Unveiling the orbital-selective electronic band reconstruction through the structural phase transition in TaTe$_2$

TL;DR

This study investigates the electronic structure changes in TaTe$_2$ during its structural phase transition, revealing orbital-dependent band reconstruction that cannot be explained by traditional nesting mechanisms.

Contribution

It uncovers the orbital-specific electronic state reconstruction in TaTe$_2$ associated with its phase transition, combining spectroscopy and first-principles calculations.

Findings

Core-level spectroscopy shows Ta 4f splitting across the transition.

Unusual kink-like band reconstruction at the Brillouin zone boundary.

Reconstruction mainly involves Ta $d_{XY}$ orbitals at central Ta sites.

Abstract

Tantalum ditelluride TaTe$_2$ belongs to the family of layered transition metal dichalcogenides but exhibits a unique structural phase transition at around 170 K that accompanies the rearrangement of the Ta atomic network from a "ribbon chain" to a "butterfly-like" pattern. While multiple mechanisms including Fermi surface nesting and chemical bonding instabilities have been intensively discussed, the origin of this transition remains elusive. Here we investigate the electronic structure of single-crystalline TaTe$_2$ with a particular focus on its modifications through the phase transition, by employing core-level and angle-resolved photoemission spectroscopy combined with first-principles calculations.

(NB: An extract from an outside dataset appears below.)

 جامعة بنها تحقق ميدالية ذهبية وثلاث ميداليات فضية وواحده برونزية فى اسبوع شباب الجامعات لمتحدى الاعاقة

Temperature-dependent core-level spectroscopy demonstrates a splitting of the Ta $4f$ core-level spectra through the phase transition indicative of the Ta-dominated electronic state reconstruction. Low-energy electronic state measurements further reveal an unusual kink-like band reconstruction occurring at the Brillouin zone boundary, which cannot be explained by Fermi surface nesting or band folding effects. On the basis of the orbital-projected band calculations, this band reconstruction is mainly attributed to the modifications of specific Ta $5d$ states, namely the $d_{XY}$ orbitals (the ones elongating along the ribbon chains) at the center Ta sites of the ribbon chains. The present results highlight the strong orbital-dependent electronic state reconstruction through the phase transition in this system and provide fundamental insights towards understanding complex electron-lattice-bond coupled phenomena.